Working after cancer

Building a career and carving out your path in the world of work is tough, particularly when you’re young. If you’re young AND diagnosed with cancer, work can suddenly get much tougher. Some people work through cancer treatment, finding the routine helpful in maintaining a sense of normality; but this isn’t always possible, especially if the treatment (or the cancer) makes you feel ill, or you develop secondary infections or other conditions.  We’re delighted that Barbara Wilson, founder of Working with Cancer, has written a blog. Barbara has years of experience in human resources but she also has personal experience of working while being treated for breast cancer. Her blog below contains lots of useful tips, including the need for people living with cancer to know their rights.  We hope you find it useful!

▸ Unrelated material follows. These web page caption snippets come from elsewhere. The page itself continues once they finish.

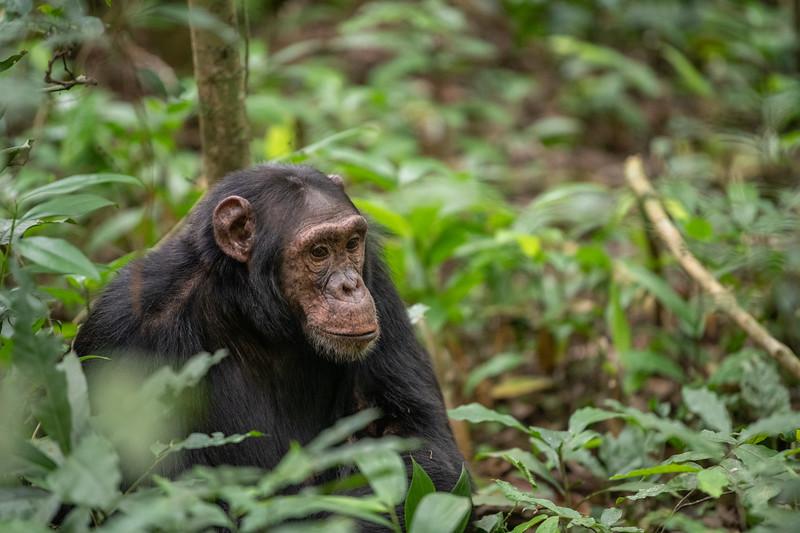 Uganda_T_Chimps-696.jpg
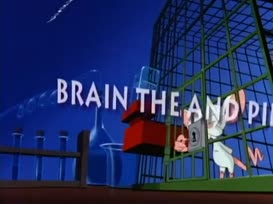 "Quiz for What line is next for ""Pinky and the Brain ""?"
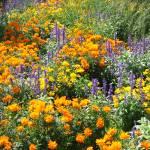 """Wildflowers"" by carolcam"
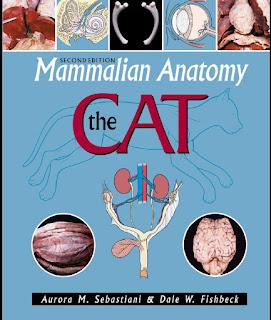 Mammalian Anatomy: The Cat 2nd Edition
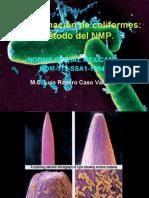 Determinación de coliformes
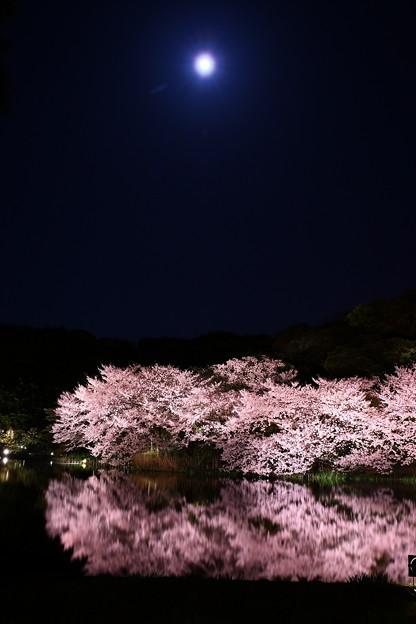 Photos: 三渓園の夜桜とお月さん。。20180330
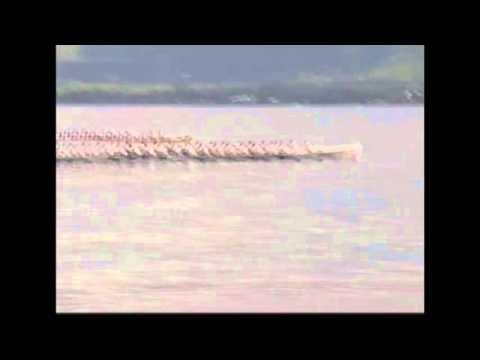 AMERICAN SAMOA FAUTASI RACE 2014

Guest blogger: Barbara Wilson

In the UK over 100,000 people of working age are diagnosed with cancer each year. 30,000 of these are people aged 25 to 49. A diagnosis of cancer is always shattering news but it’s particularly hard for those diagnosed at a young age. This is the period in life when you tend to be focused on building your life, your family and your career; a cancer diagnosis is a bit like a bowling ball tossed at a bunch of skittles – at the very least life, family and work all get knocked sideways.

Fundamentally, most cancer survivors of working age want to return to or remain in work. Work contributes to financial independence, provides a sense of purpose, provides identity and self-esteem, and creates structure and order in our lives.  It is also an important source of friendship and social interaction, and can be a lifeline back to normality, wellbeing and recovery.

However, a survey undertaken in 2012 as part of Shine Cancer Support’s ‘Small c Project’ revealed that nearly 53% of respondents stated they were unable to work in the same way as they did before their cancer diagnosis, with 13% saying they were unable to work at all. 31% reported that they were unable to work full-time as a result of their diagnosis and treatment.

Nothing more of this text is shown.